Mr Cameron was making the case for EU membership to PwC workers in Birmingham as a new poll suggested his warnings about the dangers of leaving were having some success.

The ORB poll for the Daily Telegraph found that 51 per cent of voters favoured remaining in the EU, while 44 per cent wanted to leave.

Only 5 per cent said they were undecided, and the poll found the undecided were more likely to back the Remain campaign. Leave voters are more certain they will vote, however, and when this is taken into account, the two sides are almost tied, with Remain on 49 per cent and Leave on 48 per cent. Some 39 per cent of voters said the Remain campaign was “more credible and trustworthy”, compared to just 32 per cent who said the same of the Leave campaign.

Britain’s farmers heard yesterday they could lose an average of €34,000 a year if Britain leaves the EU, unless new national subsidies were introduced to boost farm incomes.

MATERIAL PROVIDED

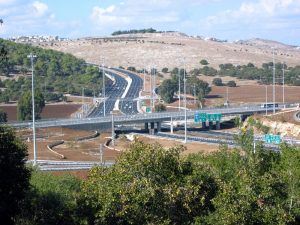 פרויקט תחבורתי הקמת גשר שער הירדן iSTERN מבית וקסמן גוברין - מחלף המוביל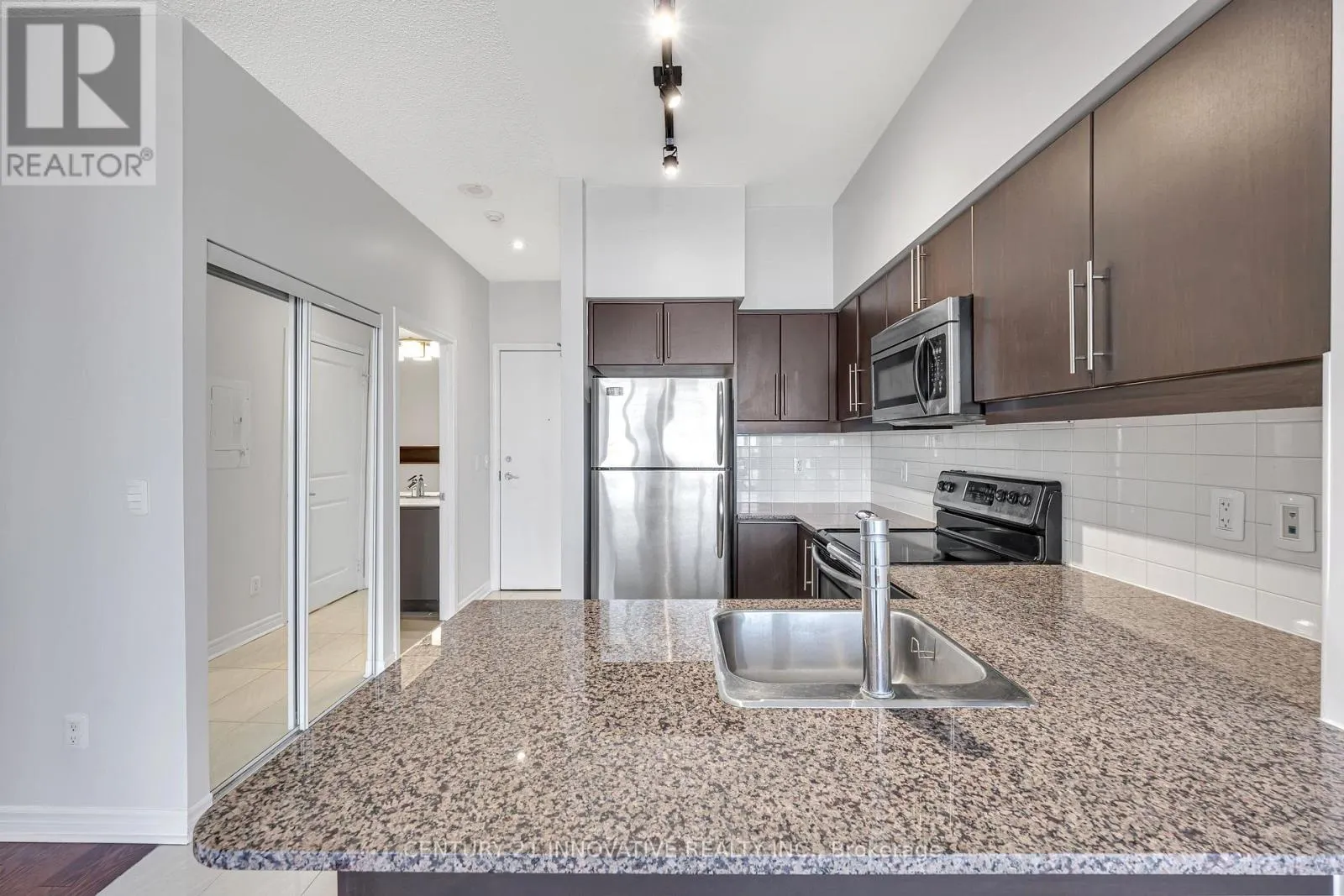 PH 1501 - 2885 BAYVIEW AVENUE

WHAT IS BEING ASKED
Carry on the article about the EU referendum campaign from its last sentence. The lines have nothing to do with what comes next.

ANSWER AREA
The study, commissioned by the National Farmers Union from the LEI research institute at the University of Wageningen in the Netherlands, examined three likely post-Brexit trade scenarios.

Alternatives

Mr Cameron told his audience in Birmingham that alternatives to EU membership, such as a trade deal similar to that between the EU and

Canada

, would not cover key economic sectors such as services.

"Let me just give you a couple of examples : a Canadian airline can fly between Canada and a European city but it can't fly within Europe. What does that mean for easyJet or for Ryanair, for companies like that that are so vital in terms of the cheap air flights that we all enjoy?" he said.